-- EXERCISE DIRECTIONS --
Scan the entries for the word "easy", and copy every line where it appears.

THE DATA START

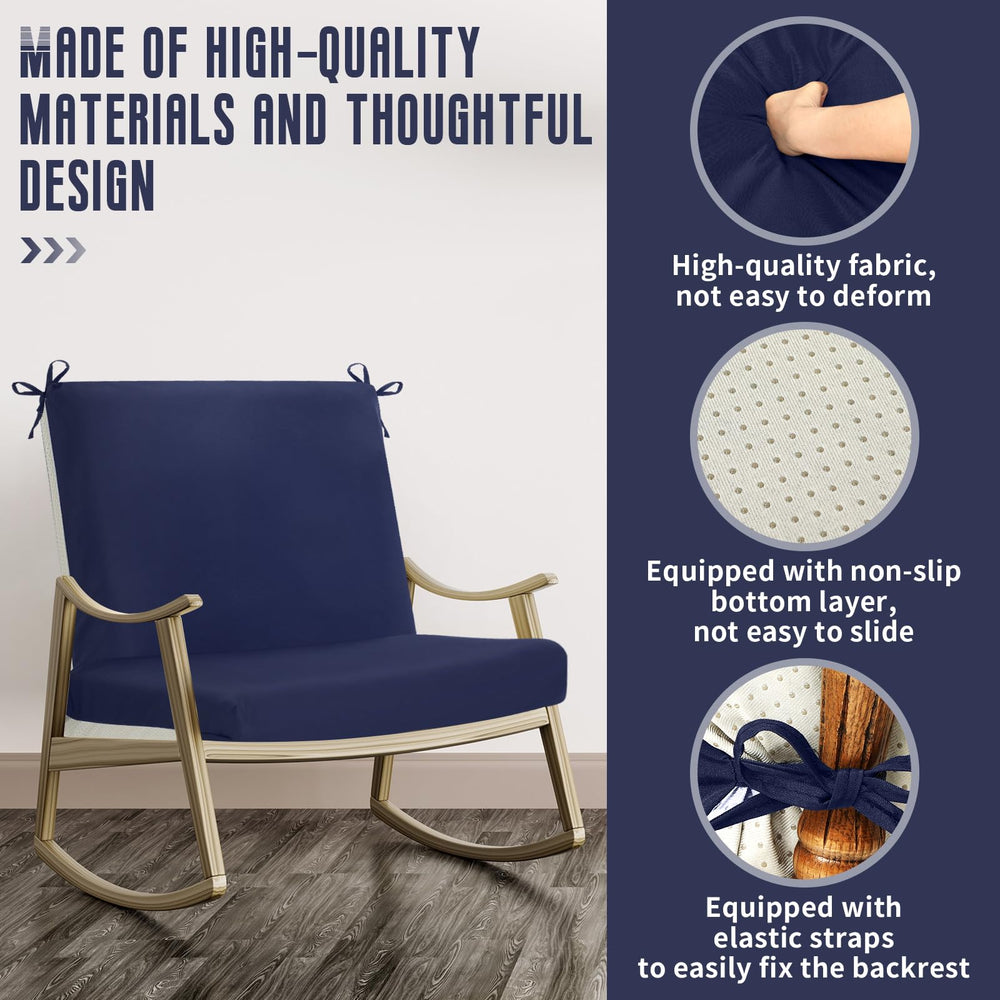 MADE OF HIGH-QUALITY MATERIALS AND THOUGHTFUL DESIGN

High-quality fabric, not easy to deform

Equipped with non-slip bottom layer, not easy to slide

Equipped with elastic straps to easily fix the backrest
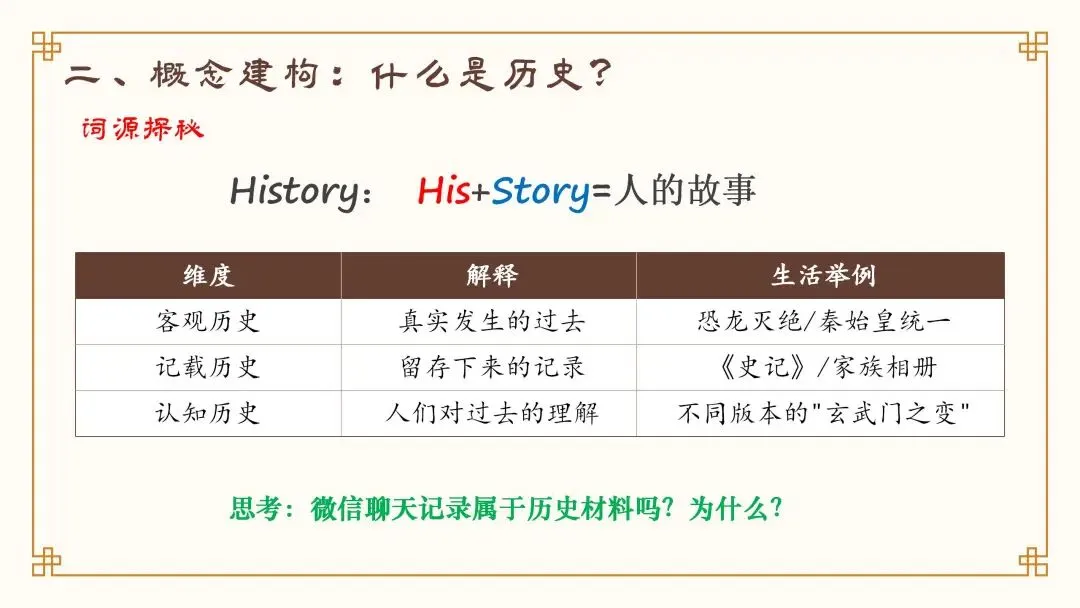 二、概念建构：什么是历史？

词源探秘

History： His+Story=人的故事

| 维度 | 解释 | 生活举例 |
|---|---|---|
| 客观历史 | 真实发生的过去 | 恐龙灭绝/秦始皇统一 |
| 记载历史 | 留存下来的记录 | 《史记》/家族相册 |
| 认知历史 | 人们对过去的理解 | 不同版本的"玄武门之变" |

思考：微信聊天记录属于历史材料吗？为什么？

THE DATA END

-- RESULT FOR THIS TASK --
High-quality fabric, not easy to deform
Equipped with non-slip bottom layer, not easy to slide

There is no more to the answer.